# DRIPing ADRs



## mrPPincer (Nov 21, 2011)

So, just found out CIBC IE won't drip my two ADRs in my TFSA, BT and BBL, seems from talking to their rep they aren't DRIPing many or any US ADRs right now and he wasn't sure why.

Just wondering, do any of you have any knowledge or experience regarding DRIPing US ADRs with CIBC or any other brokerage that could shed some light on the why.. er rather why not?


----------



## Toronto.gal (Jan 8, 2010)

mrPPincer said:


> So, just found out CIBC IE won't drip my two ADRs in my TFSA, *BT and BBL*, seems from talking to their rep *they aren't DRIPing many or any US ADRs* right now and he wasn't sure why.


Foreign ADRs are not eligible for DRIPping, unless the companies were to offer what is called a Scrip Dividend Scheme, which is done in some [most?] cases for tax reasons & most importantly to preserve cash, hence are temporary arrangements. 

With the scheme programme, the shares are issued by the companies via their depositary banks/transfer agents in the US, and subject to issuance fees.

Here are some examples:
http://www.shell.com/global/aboutshell/investor/dividend-information/scrip.html
http://www.santander.com/csgs/Satel...Shareholders-US/Santander-Scrip-Dividend.html


----------



## gardner (Feb 13, 2014)

I can see why real live DRIPs could be a complex nest of issues, but why would there be any complexity in synthetic DRIP?


----------



## Toronto.gal (Jan 8, 2010)

gardner said:


> why would there be any complexity in synthetic DRIP?


I have had no problem DRIPping US[American]/Canadian stocks with IE, but as mentioned above, the ADR eligibility for this is limited.
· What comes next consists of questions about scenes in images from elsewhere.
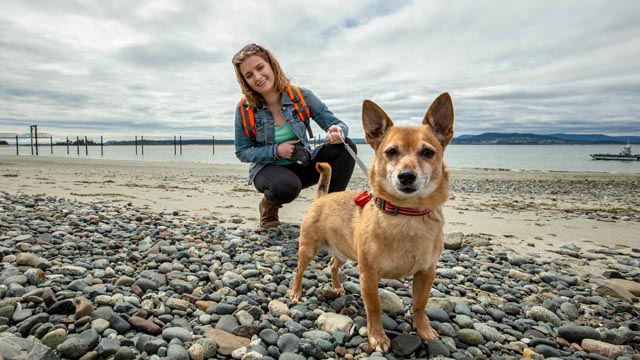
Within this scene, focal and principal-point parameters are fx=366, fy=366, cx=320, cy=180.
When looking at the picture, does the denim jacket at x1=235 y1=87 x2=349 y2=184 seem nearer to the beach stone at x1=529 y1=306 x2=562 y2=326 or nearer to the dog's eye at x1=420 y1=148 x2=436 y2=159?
the dog's eye at x1=420 y1=148 x2=436 y2=159

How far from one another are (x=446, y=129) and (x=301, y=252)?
78.2 inches

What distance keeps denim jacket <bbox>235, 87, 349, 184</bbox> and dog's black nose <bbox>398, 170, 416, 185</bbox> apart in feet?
11.3

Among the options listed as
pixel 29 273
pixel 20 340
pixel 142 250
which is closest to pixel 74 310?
pixel 20 340

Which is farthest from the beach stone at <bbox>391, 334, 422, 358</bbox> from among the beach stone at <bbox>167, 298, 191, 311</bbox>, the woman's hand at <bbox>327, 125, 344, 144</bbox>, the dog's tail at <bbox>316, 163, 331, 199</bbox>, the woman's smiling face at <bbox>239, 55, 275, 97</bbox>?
the woman's smiling face at <bbox>239, 55, 275, 97</bbox>

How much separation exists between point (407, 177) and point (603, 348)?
2.02m

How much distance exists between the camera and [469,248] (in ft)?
18.5

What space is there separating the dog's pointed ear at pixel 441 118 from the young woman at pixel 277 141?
8.96 feet

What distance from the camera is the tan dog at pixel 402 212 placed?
303 centimetres

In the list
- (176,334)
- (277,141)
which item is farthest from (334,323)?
Answer: (277,141)

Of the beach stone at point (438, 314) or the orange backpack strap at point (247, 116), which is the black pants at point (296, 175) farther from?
the beach stone at point (438, 314)

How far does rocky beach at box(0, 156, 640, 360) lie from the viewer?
2.80 m

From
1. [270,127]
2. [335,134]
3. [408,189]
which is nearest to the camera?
[408,189]

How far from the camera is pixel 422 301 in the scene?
318 cm

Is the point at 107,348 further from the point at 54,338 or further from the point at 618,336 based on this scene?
the point at 618,336
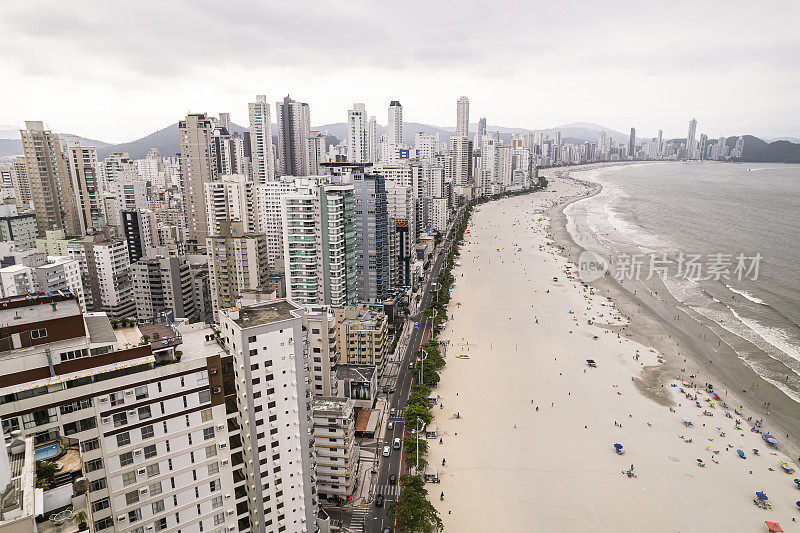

Are others here able to reinvest ADRs synthetically with other brokers? 

In fact, in the DRIPping dept., CIBC is the one that offers the most flexibility I believe. I have heard that you can't even DRIP American stocks with some brokers [BMO], and not even all domestic stocks for that matter - the latter applies to all brokers - each seem to have their own list of eligible companies, but no idea why that is, because as u said, what's the difficulty with a synthetic DRIP unlike the scrip or true DRIP?


----------



## gymchamp (Apr 25, 2015)

ScotiaItrade allows me to drip US and CAD stocks as well. ADR's no. Very curious if anyone has or knows of any discount brokers that allow it?


----------